When I had an episode of depression several years ago, a friend of mine sent me the book Falling Upward, by Richard Rohr, to lift my spirits. That book probably transformed how I view life and helped me to see depression as a gift.

For many, Richard Rohr is the finest theologian writing today. His views are not traditional for they challenge many of the conventions of religiosity. But his insights are remarkable. The premise of Falling Upward is that life consists of two parts. The first is about striving, acquiring, ambition, career, status, material things. A world which is black and white, binary, certain. The second stage is recognising how superficial these things are, that the world is uncertain, ambiguous, paradoxical and complex, and that what matters are relationships, interconnectedness, putting others before self. The former approach, Rohr suggests, is unsustainable long term.

Rohr contends that many of us need to go through a life-changing experience to understand and embrace the second stage. This, he says, applies particularly to men of a certain age who may need to experience a sense of brokenness to wake up to the realities of life.

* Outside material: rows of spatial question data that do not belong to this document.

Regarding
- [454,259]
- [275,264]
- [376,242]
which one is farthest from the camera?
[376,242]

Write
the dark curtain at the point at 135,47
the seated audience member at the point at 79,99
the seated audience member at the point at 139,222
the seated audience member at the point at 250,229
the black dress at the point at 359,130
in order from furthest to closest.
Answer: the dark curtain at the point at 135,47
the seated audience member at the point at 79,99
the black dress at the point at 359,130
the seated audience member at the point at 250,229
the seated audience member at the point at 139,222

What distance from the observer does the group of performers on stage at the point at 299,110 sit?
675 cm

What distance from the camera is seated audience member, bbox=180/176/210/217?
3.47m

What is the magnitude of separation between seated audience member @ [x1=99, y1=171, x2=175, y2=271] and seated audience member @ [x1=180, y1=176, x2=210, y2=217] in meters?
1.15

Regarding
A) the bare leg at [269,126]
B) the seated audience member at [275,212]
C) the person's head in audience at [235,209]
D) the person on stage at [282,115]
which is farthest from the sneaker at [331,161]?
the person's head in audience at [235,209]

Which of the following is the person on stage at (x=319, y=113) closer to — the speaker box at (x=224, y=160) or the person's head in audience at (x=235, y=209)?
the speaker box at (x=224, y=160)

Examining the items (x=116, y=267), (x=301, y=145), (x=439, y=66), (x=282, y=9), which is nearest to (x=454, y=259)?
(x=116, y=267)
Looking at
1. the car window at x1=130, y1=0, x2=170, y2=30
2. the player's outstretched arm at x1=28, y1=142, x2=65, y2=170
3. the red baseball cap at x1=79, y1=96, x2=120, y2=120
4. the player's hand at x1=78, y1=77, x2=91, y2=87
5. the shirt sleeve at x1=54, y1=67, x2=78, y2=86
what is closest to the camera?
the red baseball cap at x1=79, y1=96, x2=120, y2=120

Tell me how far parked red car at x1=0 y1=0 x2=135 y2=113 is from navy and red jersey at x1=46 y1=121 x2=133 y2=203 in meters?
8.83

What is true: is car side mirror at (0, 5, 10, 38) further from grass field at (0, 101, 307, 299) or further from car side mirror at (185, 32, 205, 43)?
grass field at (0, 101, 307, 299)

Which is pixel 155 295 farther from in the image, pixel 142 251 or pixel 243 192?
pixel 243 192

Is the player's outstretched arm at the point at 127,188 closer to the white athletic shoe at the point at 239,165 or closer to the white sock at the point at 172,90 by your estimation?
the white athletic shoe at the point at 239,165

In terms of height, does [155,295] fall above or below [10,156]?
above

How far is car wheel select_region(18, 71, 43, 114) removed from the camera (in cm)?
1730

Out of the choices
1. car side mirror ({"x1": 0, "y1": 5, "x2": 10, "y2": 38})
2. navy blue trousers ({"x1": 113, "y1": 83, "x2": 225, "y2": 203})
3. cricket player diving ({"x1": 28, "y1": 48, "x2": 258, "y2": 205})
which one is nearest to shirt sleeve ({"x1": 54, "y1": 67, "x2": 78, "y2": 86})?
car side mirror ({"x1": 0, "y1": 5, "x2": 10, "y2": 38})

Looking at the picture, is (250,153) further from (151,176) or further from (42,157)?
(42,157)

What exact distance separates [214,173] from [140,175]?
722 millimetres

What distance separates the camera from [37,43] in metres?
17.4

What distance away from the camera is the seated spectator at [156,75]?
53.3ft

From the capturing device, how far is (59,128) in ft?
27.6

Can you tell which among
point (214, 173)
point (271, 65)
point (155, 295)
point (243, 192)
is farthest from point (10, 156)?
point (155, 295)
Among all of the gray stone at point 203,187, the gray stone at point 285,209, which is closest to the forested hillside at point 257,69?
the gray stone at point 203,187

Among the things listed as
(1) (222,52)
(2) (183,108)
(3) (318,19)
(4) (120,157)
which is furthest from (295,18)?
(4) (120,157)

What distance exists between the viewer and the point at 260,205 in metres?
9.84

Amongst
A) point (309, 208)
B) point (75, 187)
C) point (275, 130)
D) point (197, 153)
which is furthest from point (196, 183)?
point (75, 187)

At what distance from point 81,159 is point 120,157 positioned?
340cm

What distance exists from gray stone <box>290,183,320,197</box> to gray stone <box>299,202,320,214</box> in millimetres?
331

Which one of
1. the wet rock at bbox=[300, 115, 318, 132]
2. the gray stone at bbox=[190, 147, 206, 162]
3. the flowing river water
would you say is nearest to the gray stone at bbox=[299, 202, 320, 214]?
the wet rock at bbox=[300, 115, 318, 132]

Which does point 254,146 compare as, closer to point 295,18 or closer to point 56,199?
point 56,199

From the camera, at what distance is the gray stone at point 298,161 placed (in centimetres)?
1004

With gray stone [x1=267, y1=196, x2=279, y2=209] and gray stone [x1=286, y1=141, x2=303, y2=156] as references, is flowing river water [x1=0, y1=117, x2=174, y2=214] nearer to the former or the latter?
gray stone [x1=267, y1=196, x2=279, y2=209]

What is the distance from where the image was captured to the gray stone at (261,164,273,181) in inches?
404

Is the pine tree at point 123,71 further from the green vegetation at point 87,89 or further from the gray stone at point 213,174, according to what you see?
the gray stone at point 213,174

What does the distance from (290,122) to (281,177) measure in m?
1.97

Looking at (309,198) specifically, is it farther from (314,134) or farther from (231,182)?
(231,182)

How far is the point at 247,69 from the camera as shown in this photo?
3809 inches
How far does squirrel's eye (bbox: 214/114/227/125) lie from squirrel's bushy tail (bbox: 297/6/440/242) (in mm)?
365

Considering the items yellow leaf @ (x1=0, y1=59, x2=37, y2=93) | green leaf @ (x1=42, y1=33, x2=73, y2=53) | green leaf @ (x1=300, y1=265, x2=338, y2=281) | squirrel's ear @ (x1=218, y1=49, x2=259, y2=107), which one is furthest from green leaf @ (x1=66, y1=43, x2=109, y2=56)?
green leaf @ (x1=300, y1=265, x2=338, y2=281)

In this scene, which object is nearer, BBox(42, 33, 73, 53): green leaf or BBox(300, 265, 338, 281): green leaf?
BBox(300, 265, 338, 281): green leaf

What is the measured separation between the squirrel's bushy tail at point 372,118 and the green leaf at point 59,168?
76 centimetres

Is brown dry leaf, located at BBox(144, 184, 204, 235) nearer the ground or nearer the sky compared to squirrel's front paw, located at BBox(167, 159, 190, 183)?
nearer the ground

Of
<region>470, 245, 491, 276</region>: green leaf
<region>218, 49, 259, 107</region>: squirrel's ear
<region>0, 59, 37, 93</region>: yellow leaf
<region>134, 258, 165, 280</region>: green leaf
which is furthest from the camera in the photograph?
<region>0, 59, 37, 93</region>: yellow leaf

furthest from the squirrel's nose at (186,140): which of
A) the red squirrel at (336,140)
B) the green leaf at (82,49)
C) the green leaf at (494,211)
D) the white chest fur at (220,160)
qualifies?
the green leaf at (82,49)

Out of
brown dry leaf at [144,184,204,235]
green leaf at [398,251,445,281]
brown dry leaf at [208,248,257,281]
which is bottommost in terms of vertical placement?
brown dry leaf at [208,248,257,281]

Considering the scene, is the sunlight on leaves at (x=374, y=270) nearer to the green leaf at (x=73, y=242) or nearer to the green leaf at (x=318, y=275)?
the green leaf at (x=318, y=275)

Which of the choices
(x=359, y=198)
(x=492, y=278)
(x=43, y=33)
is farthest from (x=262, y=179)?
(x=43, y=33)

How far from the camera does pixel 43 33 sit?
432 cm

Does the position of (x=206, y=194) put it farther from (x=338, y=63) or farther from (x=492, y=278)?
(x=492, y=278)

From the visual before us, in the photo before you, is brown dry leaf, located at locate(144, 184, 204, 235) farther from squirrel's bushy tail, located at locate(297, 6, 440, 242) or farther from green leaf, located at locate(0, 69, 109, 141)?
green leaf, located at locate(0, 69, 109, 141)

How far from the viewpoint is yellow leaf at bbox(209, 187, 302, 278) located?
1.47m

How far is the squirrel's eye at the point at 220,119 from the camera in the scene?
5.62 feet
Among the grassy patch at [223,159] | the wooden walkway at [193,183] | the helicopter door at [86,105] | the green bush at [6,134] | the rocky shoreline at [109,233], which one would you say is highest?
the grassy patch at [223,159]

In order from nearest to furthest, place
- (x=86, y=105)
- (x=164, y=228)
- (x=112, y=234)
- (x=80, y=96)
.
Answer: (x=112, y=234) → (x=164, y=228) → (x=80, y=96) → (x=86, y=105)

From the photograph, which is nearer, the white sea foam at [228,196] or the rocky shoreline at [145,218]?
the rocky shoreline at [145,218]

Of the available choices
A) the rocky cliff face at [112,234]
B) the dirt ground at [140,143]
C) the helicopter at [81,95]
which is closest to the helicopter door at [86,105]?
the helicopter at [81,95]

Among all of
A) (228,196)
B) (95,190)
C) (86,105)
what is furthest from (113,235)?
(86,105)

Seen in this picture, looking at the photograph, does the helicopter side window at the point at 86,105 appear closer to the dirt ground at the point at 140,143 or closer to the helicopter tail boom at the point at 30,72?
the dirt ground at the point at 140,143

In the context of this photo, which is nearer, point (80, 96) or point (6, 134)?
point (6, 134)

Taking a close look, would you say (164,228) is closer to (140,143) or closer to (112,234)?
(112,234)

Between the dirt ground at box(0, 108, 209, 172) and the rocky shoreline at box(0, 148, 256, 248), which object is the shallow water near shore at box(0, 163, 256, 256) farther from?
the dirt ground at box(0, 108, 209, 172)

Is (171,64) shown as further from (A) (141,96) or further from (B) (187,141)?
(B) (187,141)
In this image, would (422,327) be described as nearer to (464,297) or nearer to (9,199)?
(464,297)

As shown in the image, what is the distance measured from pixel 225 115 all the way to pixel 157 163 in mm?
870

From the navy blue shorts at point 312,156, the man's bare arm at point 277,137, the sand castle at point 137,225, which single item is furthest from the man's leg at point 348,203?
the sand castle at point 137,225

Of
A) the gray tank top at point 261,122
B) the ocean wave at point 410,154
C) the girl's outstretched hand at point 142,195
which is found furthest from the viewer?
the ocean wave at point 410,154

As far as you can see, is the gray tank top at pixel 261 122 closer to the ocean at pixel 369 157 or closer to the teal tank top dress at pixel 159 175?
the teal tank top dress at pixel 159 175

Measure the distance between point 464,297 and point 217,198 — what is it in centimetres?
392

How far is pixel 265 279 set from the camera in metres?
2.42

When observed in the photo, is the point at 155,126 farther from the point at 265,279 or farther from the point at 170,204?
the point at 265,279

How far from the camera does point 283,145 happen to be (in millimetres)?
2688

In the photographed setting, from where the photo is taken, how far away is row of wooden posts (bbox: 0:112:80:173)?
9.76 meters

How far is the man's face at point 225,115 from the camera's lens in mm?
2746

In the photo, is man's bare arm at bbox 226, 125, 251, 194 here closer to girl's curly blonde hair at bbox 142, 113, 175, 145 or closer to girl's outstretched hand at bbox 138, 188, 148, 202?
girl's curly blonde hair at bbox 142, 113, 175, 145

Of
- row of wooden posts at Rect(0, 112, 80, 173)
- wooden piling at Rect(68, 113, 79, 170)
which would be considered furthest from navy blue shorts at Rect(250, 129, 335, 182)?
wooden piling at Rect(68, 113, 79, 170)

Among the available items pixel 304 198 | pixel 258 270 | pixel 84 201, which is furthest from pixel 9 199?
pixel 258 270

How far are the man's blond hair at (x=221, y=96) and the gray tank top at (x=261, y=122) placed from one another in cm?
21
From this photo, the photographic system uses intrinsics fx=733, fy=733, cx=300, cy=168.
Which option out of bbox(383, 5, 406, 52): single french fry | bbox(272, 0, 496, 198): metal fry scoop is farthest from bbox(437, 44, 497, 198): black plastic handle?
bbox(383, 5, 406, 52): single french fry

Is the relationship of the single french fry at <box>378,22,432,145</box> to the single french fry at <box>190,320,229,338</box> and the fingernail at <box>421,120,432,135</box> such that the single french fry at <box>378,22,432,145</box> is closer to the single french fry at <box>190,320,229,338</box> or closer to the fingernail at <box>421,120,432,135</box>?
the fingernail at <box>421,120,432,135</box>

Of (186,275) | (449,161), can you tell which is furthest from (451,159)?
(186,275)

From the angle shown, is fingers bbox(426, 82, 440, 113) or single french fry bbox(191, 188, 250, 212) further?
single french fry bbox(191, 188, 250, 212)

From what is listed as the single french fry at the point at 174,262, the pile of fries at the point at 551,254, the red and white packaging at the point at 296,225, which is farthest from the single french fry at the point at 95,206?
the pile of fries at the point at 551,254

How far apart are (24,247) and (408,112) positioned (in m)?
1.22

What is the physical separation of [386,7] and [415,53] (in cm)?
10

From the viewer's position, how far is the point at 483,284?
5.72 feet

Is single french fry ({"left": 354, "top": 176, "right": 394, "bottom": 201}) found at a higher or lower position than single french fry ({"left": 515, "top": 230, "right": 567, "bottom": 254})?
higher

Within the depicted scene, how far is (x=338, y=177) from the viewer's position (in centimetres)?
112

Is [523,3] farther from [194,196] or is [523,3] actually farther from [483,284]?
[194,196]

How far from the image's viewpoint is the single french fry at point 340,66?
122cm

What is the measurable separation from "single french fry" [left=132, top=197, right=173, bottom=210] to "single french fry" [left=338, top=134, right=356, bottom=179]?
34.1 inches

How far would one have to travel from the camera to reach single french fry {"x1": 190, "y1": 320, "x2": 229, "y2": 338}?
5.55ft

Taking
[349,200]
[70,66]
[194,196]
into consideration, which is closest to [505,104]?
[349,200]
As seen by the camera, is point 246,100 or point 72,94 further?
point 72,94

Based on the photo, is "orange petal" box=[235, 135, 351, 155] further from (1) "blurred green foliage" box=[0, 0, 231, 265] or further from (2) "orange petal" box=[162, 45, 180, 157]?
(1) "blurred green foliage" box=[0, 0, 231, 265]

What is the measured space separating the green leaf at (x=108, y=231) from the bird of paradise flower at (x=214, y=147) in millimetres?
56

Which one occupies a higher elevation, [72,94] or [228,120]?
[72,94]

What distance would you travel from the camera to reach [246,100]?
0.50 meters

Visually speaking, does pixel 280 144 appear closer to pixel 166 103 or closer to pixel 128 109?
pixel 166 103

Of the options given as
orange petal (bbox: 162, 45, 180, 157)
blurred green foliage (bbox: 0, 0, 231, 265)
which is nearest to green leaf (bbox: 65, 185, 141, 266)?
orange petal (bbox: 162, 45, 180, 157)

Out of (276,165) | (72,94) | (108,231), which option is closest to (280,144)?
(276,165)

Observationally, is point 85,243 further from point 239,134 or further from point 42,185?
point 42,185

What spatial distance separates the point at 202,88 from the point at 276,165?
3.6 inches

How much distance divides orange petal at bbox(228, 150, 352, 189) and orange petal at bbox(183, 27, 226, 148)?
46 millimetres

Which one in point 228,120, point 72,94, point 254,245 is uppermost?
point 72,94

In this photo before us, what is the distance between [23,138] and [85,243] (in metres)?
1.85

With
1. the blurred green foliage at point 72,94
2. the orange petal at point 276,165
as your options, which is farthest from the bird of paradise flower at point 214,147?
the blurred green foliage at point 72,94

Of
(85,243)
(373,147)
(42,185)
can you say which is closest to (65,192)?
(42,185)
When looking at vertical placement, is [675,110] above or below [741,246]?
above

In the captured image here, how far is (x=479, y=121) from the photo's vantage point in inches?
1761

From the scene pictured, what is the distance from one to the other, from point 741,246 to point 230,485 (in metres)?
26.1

We need to fall before moving upward.

It struck me recently that maybe this is what is happening – and indeed may be needed – on a global, societal level. We live collectively as if we must continue to strive, acquire, build careers and empires, gain more and more material wealth and increase our influence. We look at issues as if they were black and white. Leave/remain; yes/no; right/wrong; China and Russia bad/the West good; and so on.

But, in reality, the world is complex and volatile, events are uncertain, paradoxes abound, living as if the planet has unlimited resources is unsustainable. Do we all need to go through a life-changing experience to appreciate this? To be broken in a collective sense? Is this now happening to us as a species, with the pandemic?

As with those who have individual experiences of ill health, the warning signs are often obvious in advance of any breakdown. The pandemic experience is unprecedented. Is it a collective warning of breakdown as well as an example of it? The signals from the planet could not be clearer – breakdown is occurring already.

Perhaps, then, we need to take stock, build relationships, acknowledge our interconnectedness and inescapable reliance on each other at many levels whether we like it or not, put aside our own selfish narrow interests and work hard to find a way to co-exist with those we neither like nor approve of, maintain our courage and humility, and show willingness to take responsibility when we get things wrong. A tall order?  Yes, but our futures may depend on it.